Summary

Completed
  • Data can be characterized by its structure, dynamicity, and volume. It usually can be fixed or structured, static or dynamic.
  • Storage technologies have been evolving to keep pace with ever-growing needs to store vast amounts of data.
  • Different applications can exhibit different requirements in terms of capacity, performance, fault-tolerance, durability, and others. Storage systems are designed to address these requirements in an efficient manner.
  • Storage abstractions can be in the form of blocks on a block device, files on a file system, or entities in a database.
  • There are many types of file systems, such as local, shared, and networked file systems.
  • Local file systems manage data on block devices (physical disks or LUNs). They map files to regions of the disk called blocks. File systems are designed with performance and dependability concerns in mind.
  • A single file system can be expanded over multiple disks, typically using LVM/RAID.
  • It is typical for storage to be consolidated in enterprise environments to facilitate pooling, sharing, and improving manageability of storage resources. Consolidated storage systems are typically shared among multiple servers using a storage area network (SAN).
  • A distributed file system is a network file system with files distributed among multiple file servers. A file is stored whole on one of the file system servers that are part of the DFS.
  • Distributed file systems have many design considerations, including fault tolerance, replication, consistency, and file-sharing semantics.
  • Databases evolved from the navigational model to the modern relational database model and further to the NoSQL and NewSQL models.
  • There are multiple design considerations for database systems.
  • When the data is amenable to structuring, it is typical to organize it using a well-defined model (also known as a schema). Semi-structured or unstructured data is typically stored in schemaless systems such as key-value stores.
  • The CAP theorem states that any distributed storage system with shared data can have at most two of three desirable properties among the following: consistency, availability, and partition tolerance.
  • An RDBMS models data into interconnected tables. A schema defines the rules on the types and valid inputs for each column of a table. Tables are defined, accessed, and modified through a query language (typically SQL).
  • An RDBMS supports transactions by providing atomicity, consistency, isolation, and durability (ACID) guarantees.
  • Traditional databases can be scaled either vertically or horizontally. Vertical scaling simply requires the underlying hardware (CPU, memory, disk, etc.) to be upgraded.
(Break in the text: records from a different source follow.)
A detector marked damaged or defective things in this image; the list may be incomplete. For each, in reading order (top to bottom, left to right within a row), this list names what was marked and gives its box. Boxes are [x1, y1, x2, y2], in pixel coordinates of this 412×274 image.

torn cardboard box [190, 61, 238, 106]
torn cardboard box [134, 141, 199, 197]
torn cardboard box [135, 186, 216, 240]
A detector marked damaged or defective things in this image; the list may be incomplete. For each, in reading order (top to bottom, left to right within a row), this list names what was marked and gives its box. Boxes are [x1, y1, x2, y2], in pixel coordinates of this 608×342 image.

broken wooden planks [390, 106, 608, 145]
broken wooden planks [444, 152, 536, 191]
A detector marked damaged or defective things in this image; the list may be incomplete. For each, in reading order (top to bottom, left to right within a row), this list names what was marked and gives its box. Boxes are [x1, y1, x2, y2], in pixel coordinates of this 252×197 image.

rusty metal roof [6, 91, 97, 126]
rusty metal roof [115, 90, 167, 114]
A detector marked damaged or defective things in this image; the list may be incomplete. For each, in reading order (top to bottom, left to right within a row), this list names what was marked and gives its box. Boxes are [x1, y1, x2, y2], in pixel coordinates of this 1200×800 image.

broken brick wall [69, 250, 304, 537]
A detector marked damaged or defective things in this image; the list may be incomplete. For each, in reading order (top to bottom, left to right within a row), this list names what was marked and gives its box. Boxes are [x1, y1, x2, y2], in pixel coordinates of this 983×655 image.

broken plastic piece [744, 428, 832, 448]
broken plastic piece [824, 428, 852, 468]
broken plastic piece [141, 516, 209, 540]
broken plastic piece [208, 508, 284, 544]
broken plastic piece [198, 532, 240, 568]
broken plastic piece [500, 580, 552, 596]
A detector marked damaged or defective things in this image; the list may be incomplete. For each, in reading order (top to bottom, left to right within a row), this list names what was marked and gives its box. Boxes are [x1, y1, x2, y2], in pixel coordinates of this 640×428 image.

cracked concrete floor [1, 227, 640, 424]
  • With horizontal scaling, a database is distributed across multiple machines, either through replication (same data is stored across multiple machines) or sharding (data is distributed across multiple machines).
  • Achieving ACID properties in a distributed database is challenging. Typically, a two-phase commit protocol (2PC) is used to ensure ACID properties in such databases. However, this approach affects performance at very large scale.
  • NoSQL databases take a relaxed approach to strict consistency guarantees in order to provide availability and partition tolerance at large scale and high performance.
  • A few types of NoSQL databases include document stores, graph databases, key-value stores, and columnar databases.
  • NoSQL databases typically offer data flexibility, scalability, and high performance for large volumes of data when compared to traditional RDBMSs.
  • Applications must take into account the relaxed consistency model of NoSQL data stores. Lack of standardization makes it difficult to migrate data from one database to another.
  • NewSQL databases attempt to combine the relational data model and SQL interface of RDBMSs with the scalability and performance of NoSQL systems. This is done by reengineering the database engines to perform well at scale through in-memory storage and a shared-nothing architecture.
  • Object stores provide an abstraction of an object (which is a generic container to store any arbitrary type of information) and a set of very basic operations—create, read, update, and delete (CRUD)—to enable online storage. They can be considered to be a service-oriented version of key-value stores.
  • Object stores are typically accessed using an API that is accessed over the network using REST/SOAP-style calls.
  • Azure Blob Storage is an example of an object store, and CDMI is an upcoming open standard that defines a cloud storage environment.